▶ _Excerpt to read_
The combination of aging baby boomers and spiraling long-term care costs has created an environment that should be ideal for LTCI sales, but that's not happening. Sales of individual long-term care insurance (LTCI) policies have been flat or negative in recent years. Several insurers have raised premiums, reduced benefits or tightened underwriting standards; other insurance companies are leaving the market entirely. Should senior market advisors follow suit and focus on other products or is there a silver lining in the LTCI-market clouds?
Sales trends
According to LIMRA, LTCI sales results in 2011 were mixed: premiums increased by 4 percent but the number of lives (i.e., new policy sales) fell by 2 percent. The first half of 2012 was weak, as well: lives dropped by 7 percent versus the same period last year to roughly 108,000. Premiums were 2 percent lower for the same period. Results among the top insurers are mixed, though. Eight companies reported significantly lower business—down 20 percent or more—for the first half of this year. But new premium for the top five carriers combined grew 15 percent through the second quarter of 2012.

▶ _Dataset extract_
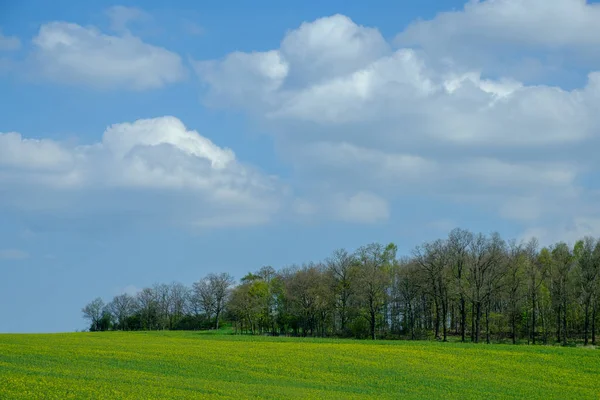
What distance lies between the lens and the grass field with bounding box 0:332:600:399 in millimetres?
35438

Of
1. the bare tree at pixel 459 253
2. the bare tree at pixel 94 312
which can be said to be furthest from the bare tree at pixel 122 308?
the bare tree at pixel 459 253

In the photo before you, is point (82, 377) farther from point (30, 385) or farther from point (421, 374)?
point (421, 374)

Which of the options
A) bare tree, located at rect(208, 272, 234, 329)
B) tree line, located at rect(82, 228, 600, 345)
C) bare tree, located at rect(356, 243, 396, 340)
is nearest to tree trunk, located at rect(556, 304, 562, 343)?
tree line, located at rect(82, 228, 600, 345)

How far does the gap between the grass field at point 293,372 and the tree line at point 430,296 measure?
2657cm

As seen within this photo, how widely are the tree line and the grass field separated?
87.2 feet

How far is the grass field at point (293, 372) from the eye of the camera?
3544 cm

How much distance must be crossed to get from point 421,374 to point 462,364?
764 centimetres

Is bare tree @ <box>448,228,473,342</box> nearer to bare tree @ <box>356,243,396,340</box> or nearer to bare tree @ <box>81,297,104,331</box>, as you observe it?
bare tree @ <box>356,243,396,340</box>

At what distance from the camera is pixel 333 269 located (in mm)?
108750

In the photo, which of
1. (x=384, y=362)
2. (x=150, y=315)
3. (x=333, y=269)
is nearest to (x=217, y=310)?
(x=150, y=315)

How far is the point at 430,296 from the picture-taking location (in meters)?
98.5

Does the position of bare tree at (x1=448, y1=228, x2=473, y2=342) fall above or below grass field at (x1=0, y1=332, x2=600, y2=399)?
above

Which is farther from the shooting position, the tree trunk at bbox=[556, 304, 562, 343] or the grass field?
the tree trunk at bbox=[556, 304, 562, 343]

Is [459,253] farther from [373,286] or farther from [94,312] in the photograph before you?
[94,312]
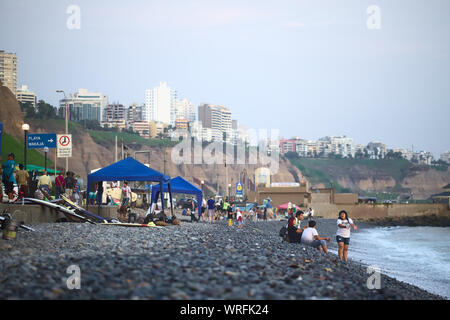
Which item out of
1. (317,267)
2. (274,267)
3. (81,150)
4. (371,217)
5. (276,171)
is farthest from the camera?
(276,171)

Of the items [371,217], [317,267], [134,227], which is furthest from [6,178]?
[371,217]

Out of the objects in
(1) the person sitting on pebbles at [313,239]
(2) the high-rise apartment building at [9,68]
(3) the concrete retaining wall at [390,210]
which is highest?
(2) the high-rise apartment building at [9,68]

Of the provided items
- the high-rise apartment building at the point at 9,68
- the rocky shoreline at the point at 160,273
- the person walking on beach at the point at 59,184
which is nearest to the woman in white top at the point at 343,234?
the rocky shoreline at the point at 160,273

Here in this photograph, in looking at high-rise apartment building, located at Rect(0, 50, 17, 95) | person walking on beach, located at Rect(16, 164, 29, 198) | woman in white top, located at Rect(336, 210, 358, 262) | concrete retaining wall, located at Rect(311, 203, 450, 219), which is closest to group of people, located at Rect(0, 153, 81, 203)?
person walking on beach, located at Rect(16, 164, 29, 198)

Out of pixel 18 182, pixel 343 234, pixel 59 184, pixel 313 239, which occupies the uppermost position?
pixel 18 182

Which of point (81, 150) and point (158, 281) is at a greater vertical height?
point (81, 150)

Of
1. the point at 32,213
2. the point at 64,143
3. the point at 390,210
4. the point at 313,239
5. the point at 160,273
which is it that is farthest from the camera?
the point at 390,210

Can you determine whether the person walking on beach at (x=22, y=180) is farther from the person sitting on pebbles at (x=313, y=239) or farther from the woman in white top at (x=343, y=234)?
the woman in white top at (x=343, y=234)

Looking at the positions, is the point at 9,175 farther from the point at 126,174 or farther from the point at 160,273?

▶ _Task item_
Continue the text on long-term care insurance sales, picking up after its last sentence.

▶ _Answer to the problem_
Hybrids
Sales of hybrid or combination life policies remained strong. In 2011, these products grew 56 percent, representing the third consecutive year of double-digit growth, according to LIMRA's 2011 Individual Life Combination Products Annual Review. Total new premium for life combination products reached $2.2 billion in 2011, approximately 13 percent of total individual life insurance new premium. More than 72,000 combination policies were sold in 2011, which make up approximately 16 percent of all long-term care insurance policies and contracts sold in 2011.
Causes of volatility
The sales figures show that it's certainly a better environment than 2009, for instance. So what's causing the shake-ups with insurers? Observers cite several factors: longevity risk, persistently low lapse rates and historically rock-bottom interest rates. "There's so much uncertainty about the health status and the needs for personal assistance of people in very old age," says Howard Gleckman, author of "Caring for Our Parents" (St. Martin's Press, 2009) and resident fellow at the Urban Institute in Washington, D.C. "Medical science is making it possible for people to live longer with multiple chronic diseases that once killed them relatively quickly. It's almost impossible to really predict accurately the needs and the life expectancy of those patients."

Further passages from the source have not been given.